(WHAT YOU SHOULD DO): Print a faithful copy of the data below, word for word, with the pictures left out.

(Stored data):
=====

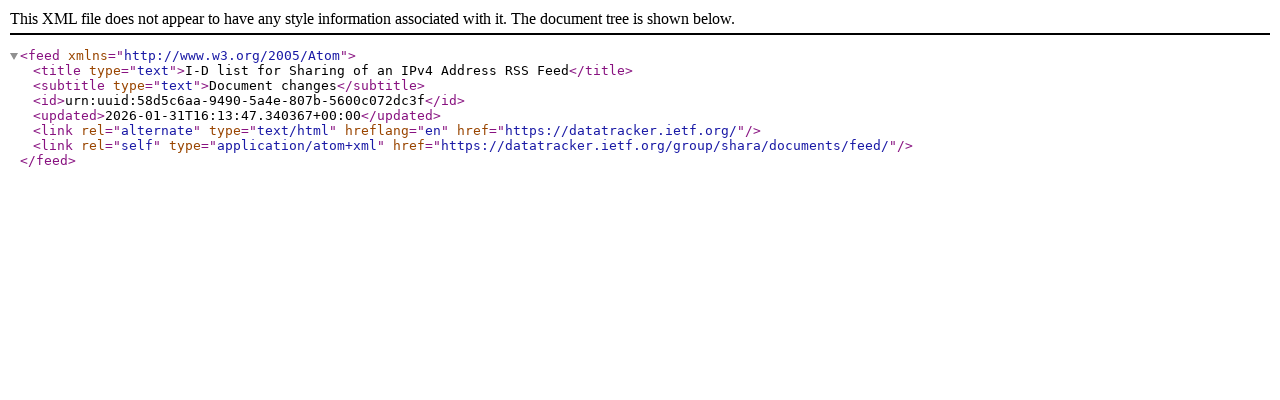

--- FILE ---
content_type: text/xml
request_url: https://datatracker.ietf.org/group/shara/documents/feed/
body_size: -36
content:
<?xml version="1.0" encoding="utf-8"?>
<feed xmlns="http://www.w3.org/2005/Atom">
    <title type="text">I-D list for Sharing of an IPv4 Address RSS Feed</title>
    <subtitle type="text">Document changes</subtitle>
    <id>urn:uuid:58d5c6aa-9490-5a4e-807b-5600c072dc3f</id>
    <updated>2026-01-31T16:13:47.340367+00:00</updated>
    <link rel="alternate" type="text/html" hreflang="en" href="https://datatracker.ietf.org/"/>
    <link rel="self" type="application/atom+xml" href="https://datatracker.ietf.org/group/shara/documents/feed/"/>

    
    
</feed>
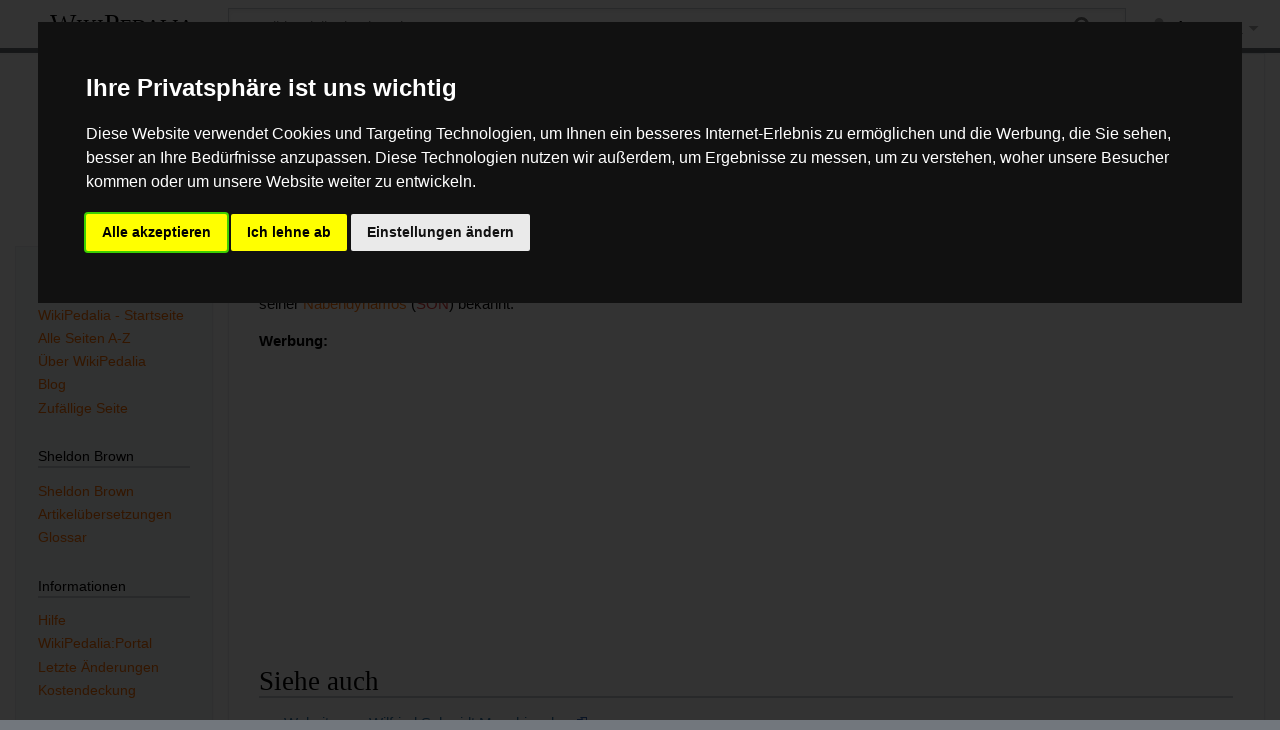

--- FILE ---
content_type: text/html; charset=utf-8
request_url: https://www.google.com/recaptcha/api2/aframe
body_size: 266
content:
<!DOCTYPE HTML><html><head><meta http-equiv="content-type" content="text/html; charset=UTF-8"></head><body><script nonce="-I3m8yBc2Ajdg2J_uecx2A">/** Anti-fraud and anti-abuse applications only. See google.com/recaptcha */ try{var clients={'sodar':'https://pagead2.googlesyndication.com/pagead/sodar?'};window.addEventListener("message",function(a){try{if(a.source===window.parent){var b=JSON.parse(a.data);var c=clients[b['id']];if(c){var d=document.createElement('img');d.src=c+b['params']+'&rc='+(localStorage.getItem("rc::a")?sessionStorage.getItem("rc::b"):"");window.document.body.appendChild(d);sessionStorage.setItem("rc::e",parseInt(sessionStorage.getItem("rc::e")||0)+1);localStorage.setItem("rc::h",'1769398964435');}}}catch(b){}});window.parent.postMessage("_grecaptcha_ready", "*");}catch(b){}</script></body></html>

--- FILE ---
content_type: text/css; charset=utf-8
request_url: https://wikipedalia.com/load.php?lang=de&modules=site.styles&only=styles&skin=timeless
body_size: 112
content:
body.page-WikiPedalia_-_Startseite.action-view h1.firstHeading,body.page-WikiPedalia_-_Startseite.action-submit h1.firstHeading{display:none}a{color:#ff7000;text-decoration:none}a:visited{color:#ff7000;text-decoration:none}.color-left{height:0.15em;background:#FF7000;width:50%;float:left }.color-right{display:inline-block;height:0.15em;background:#FF7000;width:50%;float:right }.color-middle{height:0.15em;background:#FF7000;margin-left:15em;margin-right:17em }#mw-content-container{background:#fff;word-wrap:break-word }#mw-content-container{border-bottom:solid 2px #ff7000}#mw-content h1.firstHeading{margin:0.25em 0 0.5em;border-bottom:solid 2px #eee}#mw-content dt{font-weight:bold;font-family:'Helvetica Neue','Nimbus Sans','Helvetica','Arial',sans-serif;line-height:1.25;margin:0 0 0}#toc ul,.toc ul{margin:0 0 0 1em;list-style:none}fieldset legend{padding:0.5em 1.25em;background:#ffffff;font-weight:bold;color:#ff7000}img{max-width:100%;height:auto;width:auto}
/* Cached 20260126033835 */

=====

(ANSWER SPACE):
--- FILE ---
content_type: text/xml
request_url: https://datatracker.ietf.org/group/shara/documents/feed/
body_size: -36
content:
<?xml version="1.0" encoding="utf-8"?>
<feed xmlns="http://www.w3.org/2005/Atom">
    <title type="text">I-D list for Sharing of an IPv4 Address RSS Feed</title>
    <subtitle type="text">Document changes</subtitle>
    <id>urn:uuid:58d5c6aa-9490-5a4e-807b-5600c072dc3f</id>
    <updated>2026-01-31T16:13:47.340367+00:00</updated>
    <link rel="alternate" type="text/html" hreflang="en" href="https://datatracker.ietf.org/"/>
    <link rel="self" type="application/atom+xml" href="https://datatracker.ietf.org/group/shara/documents/feed/"/>

    
    
</feed>

--- FILE ---
content_type: text/html; charset=utf-8
request_url: https://www.google.com/recaptcha/api2/aframe
body_size: 266
content:
<!DOCTYPE HTML><html><head><meta http-equiv="content-type" content="text/html; charset=UTF-8"></head><body><script nonce="-I3m8yBc2Ajdg2J_uecx2A">/** Anti-fraud and anti-abuse applications only. See google.com/recaptcha */ try{var clients={'sodar':'https://pagead2.googlesyndication.com/pagead/sodar?'};window.addEventListener("message",function(a){try{if(a.source===window.parent){var b=JSON.parse(a.data);var c=clients[b['id']];if(c){var d=document.createElement('img');d.src=c+b['params']+'&rc='+(localStorage.getItem("rc::a")?sessionStorage.getItem("rc::b"):"");window.document.body.appendChild(d);sessionStorage.setItem("rc::e",parseInt(sessionStorage.getItem("rc::e")||0)+1);localStorage.setItem("rc::h",'1769398964435');}}}catch(b){}});window.parent.postMessage("_grecaptcha_ready", "*");}catch(b){}</script></body></html>

--- FILE ---
content_type: text/css; charset=utf-8
request_url: https://wikipedalia.com/load.php?lang=de&modules=site.styles&only=styles&skin=timeless
body_size: 112
content:
body.page-WikiPedalia_-_Startseite.action-view h1.firstHeading,body.page-WikiPedalia_-_Startseite.action-submit h1.firstHeading{display:none}a{color:#ff7000;text-decoration:none}a:visited{color:#ff7000;text-decoration:none}.color-left{height:0.15em;background:#FF7000;width:50%;float:left }.color-right{display:inline-block;height:0.15em;background:#FF7000;width:50%;float:right }.color-middle{height:0.15em;background:#FF7000;margin-left:15em;margin-right:17em }#mw-content-container{background:#fff;word-wrap:break-word }#mw-content-container{border-bottom:solid 2px #ff7000}#mw-content h1.firstHeading{margin:0.25em 0 0.5em;border-bottom:solid 2px #eee}#mw-content dt{font-weight:bold;font-family:'Helvetica Neue','Nimbus Sans','Helvetica','Arial',sans-serif;line-height:1.25;margin:0 0 0}#toc ul,.toc ul{margin:0 0 0 1em;list-style:none}fieldset legend{padding:0.5em 1.25em;background:#ffffff;font-weight:bold;color:#ff7000}img{max-width:100%;height:auto;width:auto}
/* Cached 20260126033835 */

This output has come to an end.